Despite never physically visiting the small South Pacific island, Palmer praised his chatbot for enabling virtual campaigning in a region overlooked by Biden’s campaign. Palmer expressed to the WSJ that through virtual meetings and AI engagements, he was able to connect with the people in Samoa as if he were physically present.

PalmerAI, developed in collaboration with Conversica, a California-based software company, cost Palmer $25,000 to create. The CEO of Conversica informed the WSJ that the chatbot designed for Palmer had reached 44,000 voters nationwide.

The AI itself operates as a conversational tool using Palmer’s voice and image to communicate campaign messages to voters. Strict controls and protections are imposed on the AI, restricting its responses to approved datasets such as Palmer’s policies, public statements, professional background, or campaign-related topics.

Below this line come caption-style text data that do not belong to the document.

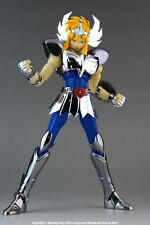 Speeding Aurora CS Model Saint Seiya Bronze Myth Cloth Cygnus Hyoga V1 Figure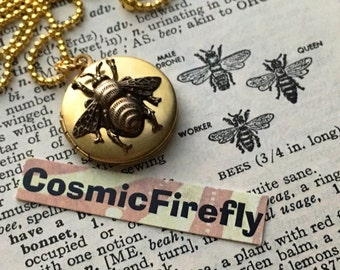 Very Small Brass Bee Locket Necklace Vintage Locket Gold Chain Expertly Handcrafted By Cosmic Firefly Girl's Locket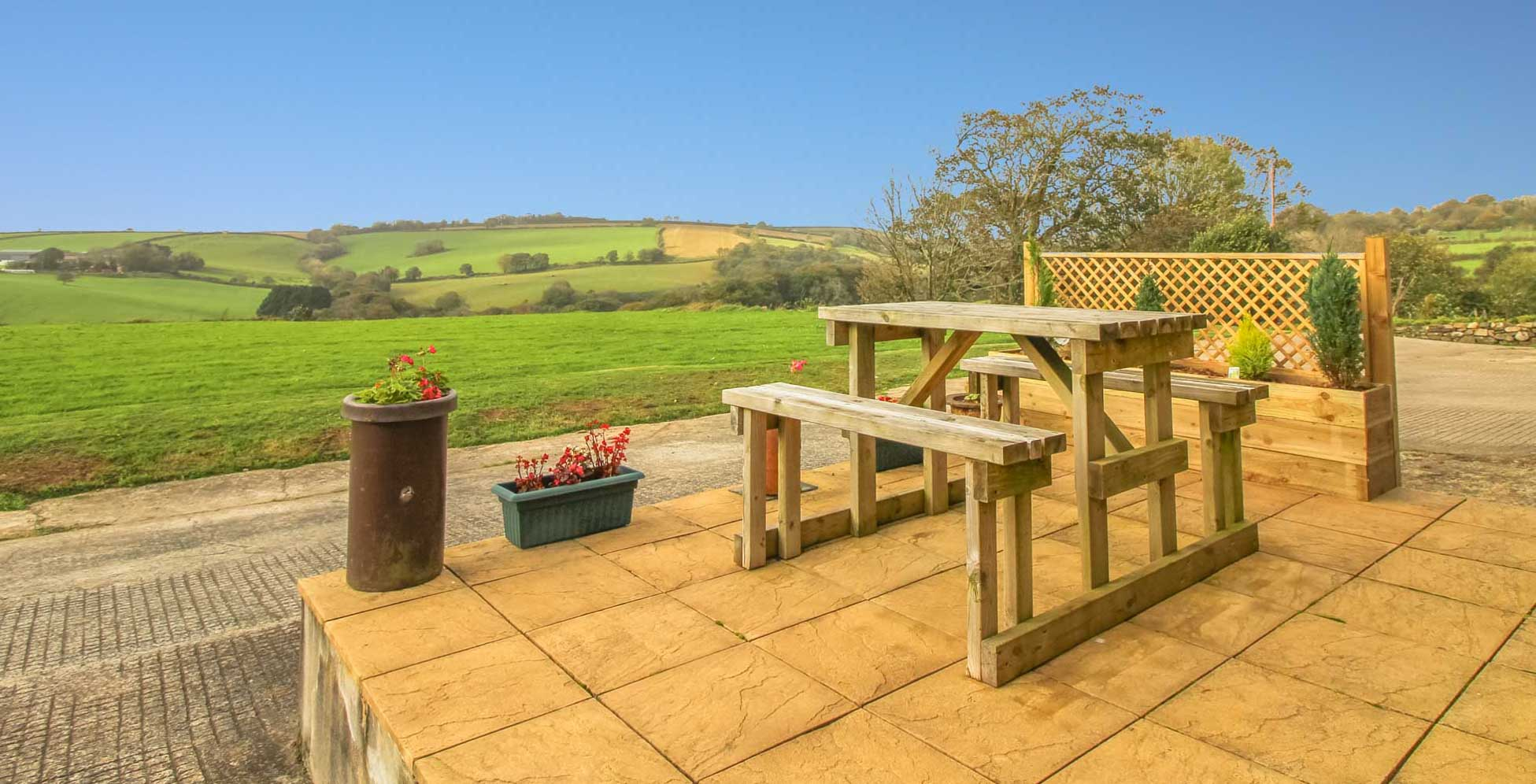 Holiday Cottages To Rent In Liskeard Cornwall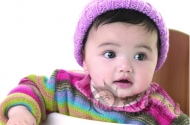 新生婴儿取名需要谨慎的对待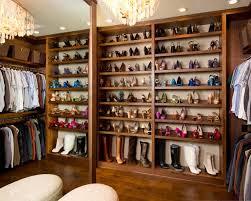 shoe closet organizer do yourself u2014 steveb interior closet shoe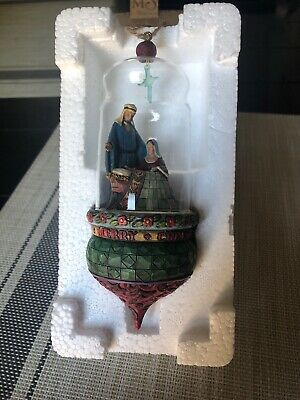 2007 Jim Shore Heartwood Creek HOLY FAMILY Glass Dome Ornament 4008194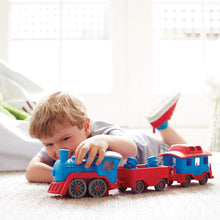 Load image into Gallery viewer, Green Toys Train - eco toys from recycled plastic
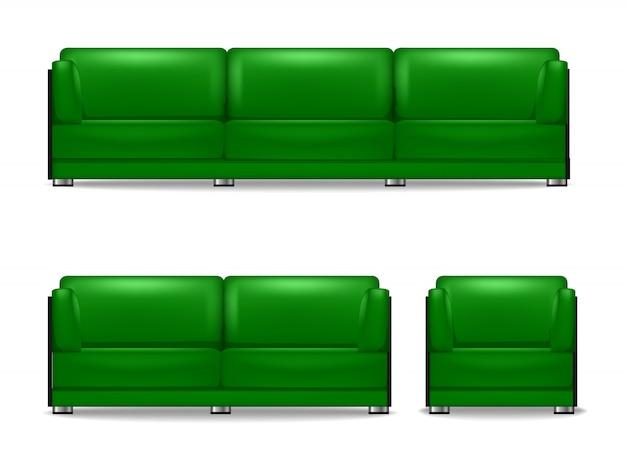 Komplet mebli tapicerowanych do salonu, sofa do spania, fotel i sofa gościnna w kolorze zielonym. wewnętrzna kanapa do domu meble biurowe do wypoczynku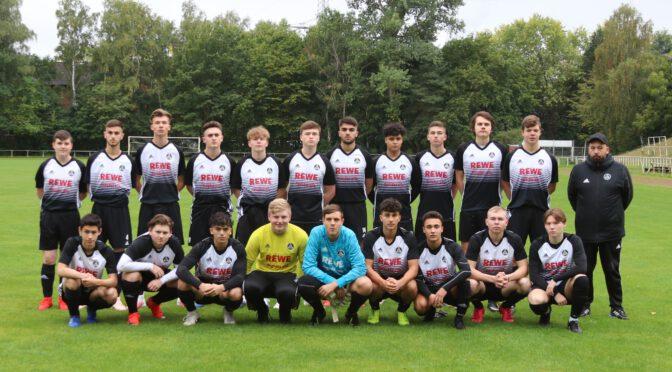 A-Junioren werden U23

During a test session, the AI provided responses on crucial political matters like Israel/Palestine, reproductive rights, and systemic inequality. However, it evaded questions on subjects beyond its scope, like its stance on sex work or preferences between “waffles or pancakes.”

A photo of a white man with brown hair with text overlaid across his face
Jason Palmer supports reparations.
Credit: Jason Palmer/Conversica

The discussion on the ethical use of generative AI in various contexts, particularly elections, remains contentious. With concerns about deepfakes potentially affecting electoral processes, the ban on AI-driven robocalls by the FCC in January highlights the complexities involved.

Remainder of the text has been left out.